Not everyone is capable of becoming an engineer. Not everyone is capable of becoming a writer.
Not everyone wants to.
What happens when there are fewer jobs than now, but the population is about the same? The new jobs that will appear will be far fewer than than the jobs that disappear.
The advent of even semi-intelligent robotics will displace millions. We don't need 50 million robotic engineers. We don't need 50 million authors, or 50 million interpretive dancers.
What happens when the bulk of people can't afford to house or feed their familes? Something must change, something will change, but what? How soon?
Wealth is being concentrated at the top and what's going to happen is they'll find that robots are cheaper and make fewer mistakes in a variety of roles.

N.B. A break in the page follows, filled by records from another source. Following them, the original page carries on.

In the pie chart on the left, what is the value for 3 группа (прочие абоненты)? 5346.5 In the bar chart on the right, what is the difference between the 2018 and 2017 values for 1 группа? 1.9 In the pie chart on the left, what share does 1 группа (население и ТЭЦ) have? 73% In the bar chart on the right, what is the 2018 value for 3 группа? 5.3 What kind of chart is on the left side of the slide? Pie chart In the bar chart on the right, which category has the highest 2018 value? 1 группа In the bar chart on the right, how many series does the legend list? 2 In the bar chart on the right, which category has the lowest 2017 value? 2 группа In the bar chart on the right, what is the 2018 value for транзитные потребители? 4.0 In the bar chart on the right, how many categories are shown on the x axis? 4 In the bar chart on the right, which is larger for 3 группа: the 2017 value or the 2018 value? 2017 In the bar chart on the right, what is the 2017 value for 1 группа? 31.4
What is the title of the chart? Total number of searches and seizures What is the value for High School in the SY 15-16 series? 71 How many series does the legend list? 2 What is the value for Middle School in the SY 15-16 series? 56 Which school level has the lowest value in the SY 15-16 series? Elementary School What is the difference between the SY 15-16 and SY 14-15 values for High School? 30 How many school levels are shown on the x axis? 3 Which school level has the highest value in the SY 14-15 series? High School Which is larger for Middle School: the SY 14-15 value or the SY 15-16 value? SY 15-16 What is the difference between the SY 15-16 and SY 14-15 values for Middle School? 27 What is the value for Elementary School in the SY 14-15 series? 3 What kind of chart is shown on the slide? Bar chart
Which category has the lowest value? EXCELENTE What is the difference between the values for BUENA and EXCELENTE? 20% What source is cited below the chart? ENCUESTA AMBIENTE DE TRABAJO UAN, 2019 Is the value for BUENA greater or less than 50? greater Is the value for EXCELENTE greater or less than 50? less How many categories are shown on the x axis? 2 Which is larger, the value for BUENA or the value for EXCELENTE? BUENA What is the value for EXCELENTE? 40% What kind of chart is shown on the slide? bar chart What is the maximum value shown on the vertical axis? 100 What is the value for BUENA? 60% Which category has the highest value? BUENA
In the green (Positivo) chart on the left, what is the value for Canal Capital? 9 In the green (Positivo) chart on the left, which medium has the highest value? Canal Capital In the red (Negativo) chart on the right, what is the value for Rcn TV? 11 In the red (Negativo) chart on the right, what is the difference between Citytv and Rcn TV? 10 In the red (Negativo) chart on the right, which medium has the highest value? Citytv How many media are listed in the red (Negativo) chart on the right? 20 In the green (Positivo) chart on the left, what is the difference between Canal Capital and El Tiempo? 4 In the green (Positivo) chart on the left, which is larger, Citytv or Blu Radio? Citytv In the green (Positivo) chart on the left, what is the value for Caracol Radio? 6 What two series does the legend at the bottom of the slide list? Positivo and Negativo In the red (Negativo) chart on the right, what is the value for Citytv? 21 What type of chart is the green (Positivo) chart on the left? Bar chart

You must have some remarkable insight, other than "This has all happened before..." to be able to say so confidently that "It won't be any different this time," because this time is nothing like anything that has happened before.
This time, we're replacing ourselves with machines that can perform the same jobs faster, cheaper, and without error.
Why is it that people are deaf, dumb and blind?? The purpose of all technology is the elimination of labor. Most employment has already been eliminated. So a statement that one third of existing employment will be eliminated soon is not a shock at all. I would be shocked if it is as low as one third by the way. Most of us recall the offices with one girl at a desk to answer phones and type a bit and do books. Cell phones eliminated those employees by the millions. And computers enable people to type nice correspondence that only skilled typists could accomplish with a typewriter. Meanwhile accountants took a severe hit when Turbo tax and the like were used by the masses as well as small businesses. It is just a part of a trend. Go back to the days when we used horses and mules to transport ourselves and our products. Is anuone even slightly aware of how much work is involved in keeping a horse? TRUTH: we will be forced to abandon capitalism soon. Some kind of social welfare state will be the only possible answer. It will be normal for most of society to be supported by taxes paid by businesses. It is not because of beliefs or values or any of that junk. It is because it is the only system fit to survive. We will experience shocking changes in the way we live and some will be for the better. You can also bet that we will be regualted in our behaviors more than at any time in history. Things like vacation cruise ships may cease to exist. international travel may be banned. And there will be all kinds of conflicts on allowing imports and exports.
In the future I expect more and more small businesses and boutiques. You can run a small yet profitable business with just two or three people.
Never mind that you are operating in a high-failure part of the private sector with people that cannot really afford to fail. That, and you have no scale to offset purchase costs, especially those relating to benefits.
You don't need an army of accountants, managers or other people who provide only a drain on resources for no increase in value.
Just try and run a small business without retaining an accountant or lawyer. Or these days, a computer tech.
Yes, you can do it all yourself, but if you do, you won't have time to do what you do well. And you'll have a half-rate accountant, a failure for a lawyer and an incompetent security menace for a computer tech, unless you happen to have talent in those fields.